The revolution of small gestures

Publish date 27-02-2023

by Lucia Capuzzi

On the carpet, there are thirty-five pupils from 9 to 14 years old. They are busy reproducing "alef", the first letter of the alphabet in the "Dari" language on the notebook. They hold it in awe, as if they were afraid to smear it. It's new, like the rest of the material: subsidiary, pencil, eraser and sharpener, a gift from the school. All are composed. You don't hear the shouting typical of elementary school classes. After all, this is not a classroom. It is a "piece of living room" separated by a curtain from the rest of the house, located in a popular neighborhood of Kabul whose name cannot be disclosed for security reasons. It is one of the many “informal schools”. A project for the literate who, in the end, cannot issue a title but which nevertheless seeks to alleviate one of Afghanistan's chronic dramas: illiteracy, especially among women.
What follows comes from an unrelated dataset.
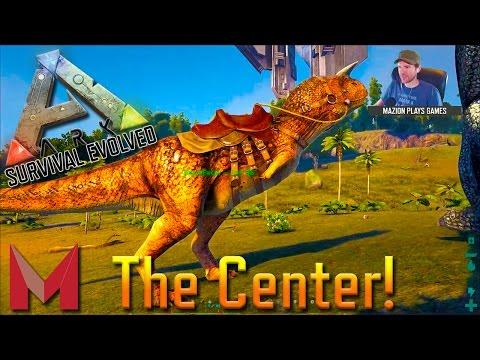 ISLAND EXPLORATION - ARK: SURVIVAL EVOLVED GAMEPLAY - S4E8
Two-thirds of women cannot read or write. A side effect of the now chronic conflict.

A crucial piece of the Asian "great game", a hinge between the Russian-speaking world and the Middle East, between the Indian giant and its Pakistani rival, Afghanistan was an outpost of the Cold War first - with the Soviet invasion in 1979 - and of the terror offensive, then. In the intermezzo a bloody civil conflict from which, in the 1990s, the Taliban were born. Young people from mainly Pashtun refugee camps who grew up without women, whose only identity is an ultra-radical interpretation of Islam, based on the rigid separation of genders that ruled Afghanistan with an iron fist between 1996-2001. The latter managed to survive the fall of their regime by the Western forces in 2001. And to defeat the NATO and US forces with a strenuous and bloody resistance. Twenty years and 150,000 people killed later, Afghanistan is back to where it was in 2001: the Emirate. A regime in which young people - and especially young women - are restless among the rubble of the dream of a possible democracy in which they were raised.
 

The Taliban have transformed the conflict they themselves unleashed into an asphyxiating peace which, after all, is the other face of war. Any form of dissent is forbidden together with music, mixed schools, western clothes. Furthermore, women cannot uncover their faces, travel more than 65 kilometers without a male relative, study after sixth grade. The girls, however, are not willing to give up. Some protest with books and notebooks in front of the institutes from which they are excluded. Others invent creative ways to study. In any case, few stay at home. It is the so-called "revolution of small gestures" fought with a pen in hand. “I was a child during the first Emirate, in the 1990s: only boys could learn to read at the time. I was sorry but I couldn't help it. During the Republic, I could have recovered but I had recently married, then school was far away and leaving the house was dangerous due to the constant attacks. Now, between the crisis and the return of the Taliban, I thought it wasn't the time, but instead..." says Mariam, 30, wrapped in a long black hijab (overcoat), like the scarf that covers her head. Her daughter, Asra, 13, who crouched next to her, changed her mind. After completing the primary cycle, last year, the girl should have started the seventh class, the equivalent of middle school. With a sudden about-face with respect to the initial promises, however, the leaders of the Emirate have decided to limit female education to elementary school. "Only temporarily", however, the Ministry of Education specified. Nobody knows what is meant by this expression.

Asra, however, has refused to stay home in the meantime. And she convinced her mother to do it too. «It's true, I'm further on, I already know how to read and write. But reviewing is good for me. I'm not bored at all. It's a chance to help my mom. She was ashamed, she said she was too big. But I follow it, step by step, so I keep in training », she explains in a weak but determined voice. “My husband agreed – Mariam adds -. The lessons take place within the neighborhood, we don't have to go so far. And, besides, we all knew each other from before ». Tamanà, 15, moved to Kabul a year ago from a village in the province of Nangarhar. “No girls went to school there. And my brother didn't leave me. Here, however, it is different. Teacher Parwana is a woman from the neighborhood. It wasn't easy but she gave me permission. I'm happy to finally be able to study."

Zinet, 15, is too. Two years ago, she was supposed to start seventh grade but classes were interrupted due to Covid. “Then the Taliban arrived and, for girls my age, she never reopened. I was very sad when I found out. I cried that day and my mother cried too.
This course gave me some hope. I have the opportunity to continue studying, waiting to be able to continue. I dream of being able to become a doctor » exclaims the girl in one breath, with the embroidered veil resting on her mouth. She pauses a little then she looks around her as if afraid she's said too much. And she whispers: "If they allow it."